▶ **What is being asked**:
Output exactly the lines from the line with "The scene photographed" through the end of the records below. Include nothing else.

## start Recorded information

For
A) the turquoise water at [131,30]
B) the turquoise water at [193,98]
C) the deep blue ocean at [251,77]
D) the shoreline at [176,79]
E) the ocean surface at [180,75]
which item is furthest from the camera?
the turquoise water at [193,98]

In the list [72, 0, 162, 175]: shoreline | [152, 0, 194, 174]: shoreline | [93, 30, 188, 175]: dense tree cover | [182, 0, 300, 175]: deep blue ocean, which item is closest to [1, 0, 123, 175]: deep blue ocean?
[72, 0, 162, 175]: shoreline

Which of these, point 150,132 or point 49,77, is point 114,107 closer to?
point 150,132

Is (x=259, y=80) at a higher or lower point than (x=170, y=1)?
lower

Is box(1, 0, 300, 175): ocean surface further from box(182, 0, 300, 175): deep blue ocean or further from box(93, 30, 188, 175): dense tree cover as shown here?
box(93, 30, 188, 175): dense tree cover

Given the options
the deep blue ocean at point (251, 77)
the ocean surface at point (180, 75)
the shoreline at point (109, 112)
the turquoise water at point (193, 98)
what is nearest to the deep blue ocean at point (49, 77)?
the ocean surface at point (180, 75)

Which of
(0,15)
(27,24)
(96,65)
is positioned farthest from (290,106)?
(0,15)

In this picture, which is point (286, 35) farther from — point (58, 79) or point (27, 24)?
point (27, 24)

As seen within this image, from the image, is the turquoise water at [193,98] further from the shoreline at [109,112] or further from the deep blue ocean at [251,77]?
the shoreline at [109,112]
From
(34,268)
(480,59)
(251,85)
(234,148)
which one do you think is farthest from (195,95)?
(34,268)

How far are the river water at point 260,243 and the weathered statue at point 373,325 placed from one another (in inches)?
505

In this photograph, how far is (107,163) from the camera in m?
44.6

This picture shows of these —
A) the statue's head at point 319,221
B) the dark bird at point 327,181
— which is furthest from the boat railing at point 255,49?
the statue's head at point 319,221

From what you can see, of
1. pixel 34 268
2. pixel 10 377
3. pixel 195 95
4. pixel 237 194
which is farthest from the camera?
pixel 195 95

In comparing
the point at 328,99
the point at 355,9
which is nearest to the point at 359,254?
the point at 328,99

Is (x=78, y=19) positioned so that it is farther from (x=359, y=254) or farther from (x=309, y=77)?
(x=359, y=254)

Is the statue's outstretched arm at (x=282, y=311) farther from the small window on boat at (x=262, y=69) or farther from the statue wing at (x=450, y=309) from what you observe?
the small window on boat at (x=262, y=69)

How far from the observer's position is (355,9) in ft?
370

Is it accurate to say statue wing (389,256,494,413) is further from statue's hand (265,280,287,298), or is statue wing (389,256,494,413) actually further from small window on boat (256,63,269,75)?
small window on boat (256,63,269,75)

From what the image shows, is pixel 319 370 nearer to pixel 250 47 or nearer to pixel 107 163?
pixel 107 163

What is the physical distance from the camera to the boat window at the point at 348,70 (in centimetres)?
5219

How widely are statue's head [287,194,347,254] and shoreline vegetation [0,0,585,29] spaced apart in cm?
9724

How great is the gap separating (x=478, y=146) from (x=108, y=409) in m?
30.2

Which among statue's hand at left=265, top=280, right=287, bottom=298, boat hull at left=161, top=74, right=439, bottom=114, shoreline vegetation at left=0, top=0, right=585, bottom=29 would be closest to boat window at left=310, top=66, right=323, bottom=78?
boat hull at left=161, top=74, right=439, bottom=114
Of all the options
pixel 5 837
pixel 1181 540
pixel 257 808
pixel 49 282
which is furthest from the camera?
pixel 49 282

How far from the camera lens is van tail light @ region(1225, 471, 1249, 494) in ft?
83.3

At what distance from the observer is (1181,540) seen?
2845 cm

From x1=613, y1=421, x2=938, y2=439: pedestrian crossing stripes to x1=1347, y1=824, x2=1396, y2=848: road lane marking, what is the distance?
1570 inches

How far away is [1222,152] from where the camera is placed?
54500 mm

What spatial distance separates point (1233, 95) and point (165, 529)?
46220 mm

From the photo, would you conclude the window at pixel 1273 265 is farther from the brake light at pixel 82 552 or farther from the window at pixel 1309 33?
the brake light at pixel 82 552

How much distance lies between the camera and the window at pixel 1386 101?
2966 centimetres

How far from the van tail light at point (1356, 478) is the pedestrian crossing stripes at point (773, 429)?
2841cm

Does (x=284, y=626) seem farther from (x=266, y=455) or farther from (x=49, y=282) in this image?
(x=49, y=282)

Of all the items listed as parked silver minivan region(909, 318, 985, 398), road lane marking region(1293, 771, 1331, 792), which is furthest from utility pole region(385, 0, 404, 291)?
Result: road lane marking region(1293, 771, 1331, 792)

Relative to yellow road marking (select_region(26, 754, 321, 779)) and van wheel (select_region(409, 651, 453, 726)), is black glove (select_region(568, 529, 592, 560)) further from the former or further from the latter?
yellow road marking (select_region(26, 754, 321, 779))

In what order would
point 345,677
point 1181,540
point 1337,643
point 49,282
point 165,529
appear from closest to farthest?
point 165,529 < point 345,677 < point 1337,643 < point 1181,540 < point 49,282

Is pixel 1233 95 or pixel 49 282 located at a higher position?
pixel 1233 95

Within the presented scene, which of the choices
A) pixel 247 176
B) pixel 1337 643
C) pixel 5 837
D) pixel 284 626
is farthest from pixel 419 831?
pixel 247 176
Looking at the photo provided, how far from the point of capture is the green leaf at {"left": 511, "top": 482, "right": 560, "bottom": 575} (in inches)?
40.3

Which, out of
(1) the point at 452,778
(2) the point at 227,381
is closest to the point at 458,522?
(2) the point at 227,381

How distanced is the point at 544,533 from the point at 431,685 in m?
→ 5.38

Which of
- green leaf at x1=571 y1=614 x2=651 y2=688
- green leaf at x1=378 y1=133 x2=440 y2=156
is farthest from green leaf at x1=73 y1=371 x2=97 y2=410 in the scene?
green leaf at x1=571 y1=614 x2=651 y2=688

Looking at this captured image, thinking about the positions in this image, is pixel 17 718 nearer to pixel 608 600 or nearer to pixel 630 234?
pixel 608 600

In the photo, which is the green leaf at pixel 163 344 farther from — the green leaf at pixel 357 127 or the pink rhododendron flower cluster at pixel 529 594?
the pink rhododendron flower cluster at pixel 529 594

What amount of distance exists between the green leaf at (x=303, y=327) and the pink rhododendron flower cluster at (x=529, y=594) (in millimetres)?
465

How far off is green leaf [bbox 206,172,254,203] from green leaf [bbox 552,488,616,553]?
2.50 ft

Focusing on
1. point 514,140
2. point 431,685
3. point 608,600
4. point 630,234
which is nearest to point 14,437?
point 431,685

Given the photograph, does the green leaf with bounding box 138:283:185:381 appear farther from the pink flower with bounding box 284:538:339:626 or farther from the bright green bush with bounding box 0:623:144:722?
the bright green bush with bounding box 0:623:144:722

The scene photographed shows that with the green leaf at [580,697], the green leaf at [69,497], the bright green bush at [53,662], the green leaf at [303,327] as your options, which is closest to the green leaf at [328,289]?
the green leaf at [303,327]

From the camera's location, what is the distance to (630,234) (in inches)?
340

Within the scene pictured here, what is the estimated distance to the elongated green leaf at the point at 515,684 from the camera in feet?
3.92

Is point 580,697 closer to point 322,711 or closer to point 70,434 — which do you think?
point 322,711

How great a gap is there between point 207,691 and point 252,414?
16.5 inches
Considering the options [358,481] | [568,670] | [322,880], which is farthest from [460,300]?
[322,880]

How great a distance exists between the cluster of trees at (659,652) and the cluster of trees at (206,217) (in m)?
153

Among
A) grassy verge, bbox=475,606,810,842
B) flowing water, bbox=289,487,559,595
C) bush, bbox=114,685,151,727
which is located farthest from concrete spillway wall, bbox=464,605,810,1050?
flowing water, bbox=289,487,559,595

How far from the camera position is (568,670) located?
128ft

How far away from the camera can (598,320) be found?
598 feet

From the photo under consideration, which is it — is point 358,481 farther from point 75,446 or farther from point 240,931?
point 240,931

## end Recorded information

▶ **In response**:
The scene photographed shows that with the green leaf at [580,697], the green leaf at [69,497], the bright green bush at [53,662], the green leaf at [303,327] as your options, which is closest to the green leaf at [328,289]?
the green leaf at [303,327]

From the camera's location, what is the distance to (630,234) (in inches)?
340

Within the scene pictured here, what is the estimated distance to the elongated green leaf at the point at 515,684 from the camera in feet?
3.92

Is point 580,697 closer to point 322,711 or closer to point 70,434 — which do you think?
point 322,711

How great a gap is there between point 207,691 and point 252,414?
16.5 inches
Considering the options [358,481] | [568,670] | [322,880], which is farthest from [460,300]?
[322,880]

How great a distance exists between the cluster of trees at (659,652) and the cluster of trees at (206,217) (in m)?
153

Among
A) grassy verge, bbox=475,606,810,842
B) flowing water, bbox=289,487,559,595
C) bush, bbox=114,685,151,727
which is located farthest from concrete spillway wall, bbox=464,605,810,1050?
flowing water, bbox=289,487,559,595

How far from the camera position is (568,670) located?
128ft

How far away from the camera can (598,320) be found?
598 feet

From the photo under consideration, which is it — is point 358,481 farther from point 75,446 or farther from point 240,931?
point 240,931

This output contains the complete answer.